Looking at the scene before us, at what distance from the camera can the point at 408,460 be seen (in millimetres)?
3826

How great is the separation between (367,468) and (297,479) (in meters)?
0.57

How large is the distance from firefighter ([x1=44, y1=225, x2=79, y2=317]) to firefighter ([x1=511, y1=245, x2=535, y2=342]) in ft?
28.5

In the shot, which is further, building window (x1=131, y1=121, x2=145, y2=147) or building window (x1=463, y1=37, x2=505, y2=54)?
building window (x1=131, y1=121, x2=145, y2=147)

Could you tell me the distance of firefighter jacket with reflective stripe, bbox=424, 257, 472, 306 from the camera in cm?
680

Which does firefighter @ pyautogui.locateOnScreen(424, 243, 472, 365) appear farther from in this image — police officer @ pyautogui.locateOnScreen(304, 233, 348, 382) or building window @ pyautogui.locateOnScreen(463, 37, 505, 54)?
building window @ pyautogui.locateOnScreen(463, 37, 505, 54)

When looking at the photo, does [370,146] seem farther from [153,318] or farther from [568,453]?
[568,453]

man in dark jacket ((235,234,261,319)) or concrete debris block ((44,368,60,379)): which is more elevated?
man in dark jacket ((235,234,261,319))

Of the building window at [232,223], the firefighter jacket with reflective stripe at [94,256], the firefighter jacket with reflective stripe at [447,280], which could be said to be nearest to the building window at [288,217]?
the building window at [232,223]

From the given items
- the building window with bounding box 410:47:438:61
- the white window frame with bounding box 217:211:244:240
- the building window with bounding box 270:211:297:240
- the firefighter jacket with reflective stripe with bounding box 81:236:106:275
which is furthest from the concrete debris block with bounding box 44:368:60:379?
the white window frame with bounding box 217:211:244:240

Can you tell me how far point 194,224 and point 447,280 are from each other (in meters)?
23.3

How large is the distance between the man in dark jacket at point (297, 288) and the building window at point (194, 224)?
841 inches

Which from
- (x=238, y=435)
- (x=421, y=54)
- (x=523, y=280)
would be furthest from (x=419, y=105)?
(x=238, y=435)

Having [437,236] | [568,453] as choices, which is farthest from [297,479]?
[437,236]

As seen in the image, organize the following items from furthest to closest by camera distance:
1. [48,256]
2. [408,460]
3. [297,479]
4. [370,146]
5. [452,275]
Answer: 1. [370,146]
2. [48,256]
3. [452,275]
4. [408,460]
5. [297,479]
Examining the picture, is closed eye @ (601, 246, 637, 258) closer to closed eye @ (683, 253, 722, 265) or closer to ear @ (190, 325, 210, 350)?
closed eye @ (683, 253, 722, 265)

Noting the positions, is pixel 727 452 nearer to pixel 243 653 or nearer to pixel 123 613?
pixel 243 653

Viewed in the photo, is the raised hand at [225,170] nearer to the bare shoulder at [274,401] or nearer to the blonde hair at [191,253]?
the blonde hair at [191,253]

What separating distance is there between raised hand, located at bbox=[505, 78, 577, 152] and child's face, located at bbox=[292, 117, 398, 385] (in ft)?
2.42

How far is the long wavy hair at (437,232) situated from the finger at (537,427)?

━━━━━━━━━━━━━━━━━━━━

Copy each record from above without leaving any out.

Looking at the scene before us, at what distance from the camera can the point at 408,460 be seen (in millimetres)?
3826

How great is the separation between (367,468) and (297,479) (in meters)?
0.57

How large is the distance from firefighter ([x1=44, y1=225, x2=79, y2=317]) to firefighter ([x1=511, y1=245, x2=535, y2=342]) in ft?
28.5

In the shot, which is further, building window (x1=131, y1=121, x2=145, y2=147) or building window (x1=463, y1=37, x2=505, y2=54)?
building window (x1=131, y1=121, x2=145, y2=147)

Could you tell me the distance of firefighter jacket with reflective stripe, bbox=424, 257, 472, 306 from the camera in cm?
680

Which does firefighter @ pyautogui.locateOnScreen(424, 243, 472, 365) appear farther from in this image — police officer @ pyautogui.locateOnScreen(304, 233, 348, 382) or building window @ pyautogui.locateOnScreen(463, 37, 505, 54)?
building window @ pyautogui.locateOnScreen(463, 37, 505, 54)

When looking at the photo, does [370,146] seem farther from [153,318] or farther from [568,453]?
[568,453]

man in dark jacket ((235,234,261,319)) or concrete debris block ((44,368,60,379)): which is more elevated?
man in dark jacket ((235,234,261,319))

Of the building window at [232,223], the firefighter jacket with reflective stripe at [94,256], the firefighter jacket with reflective stripe at [447,280], which could be said to be nearest to the building window at [288,217]?
the building window at [232,223]

From the given items
- the building window with bounding box 410:47:438:61
- the white window frame with bounding box 217:211:244:240
- the building window with bounding box 270:211:297:240
- the firefighter jacket with reflective stripe with bounding box 81:236:106:275
which is furthest from the concrete debris block with bounding box 44:368:60:379?
the white window frame with bounding box 217:211:244:240

Can you tell me how far point 194,224 and point 447,280 are from each other (in meters)?
23.3

How large is the distance between the man in dark jacket at point (297, 288) and the building window at point (194, 224)?
841 inches

Which from
- (x=238, y=435)
- (x=421, y=54)
- (x=523, y=280)
would be furthest from (x=419, y=105)?
(x=238, y=435)

Having [437,236] | [568,453] as choices, which is farthest from [297,479]?
[437,236]

As seen in the image, organize the following items from furthest to closest by camera distance:
1. [48,256]
2. [408,460]
3. [297,479]
4. [370,146]
5. [452,275]
Answer: 1. [370,146]
2. [48,256]
3. [452,275]
4. [408,460]
5. [297,479]
Examining the picture, is closed eye @ (601, 246, 637, 258) closer to closed eye @ (683, 253, 722, 265) or closer to ear @ (190, 325, 210, 350)?
closed eye @ (683, 253, 722, 265)

Noting the positions, is pixel 727 452 nearer to pixel 243 653 or nearer to pixel 123 613?
pixel 243 653

Viewed in the photo, is the raised hand at [225,170] nearer to the bare shoulder at [274,401] or nearer to the blonde hair at [191,253]?
the blonde hair at [191,253]

What separating distance is there between raised hand, located at bbox=[505, 78, 577, 152] and child's face, located at bbox=[292, 117, 398, 385] (in ft)?
2.42

How far is the long wavy hair at (437,232) situated from the finger at (537,427)?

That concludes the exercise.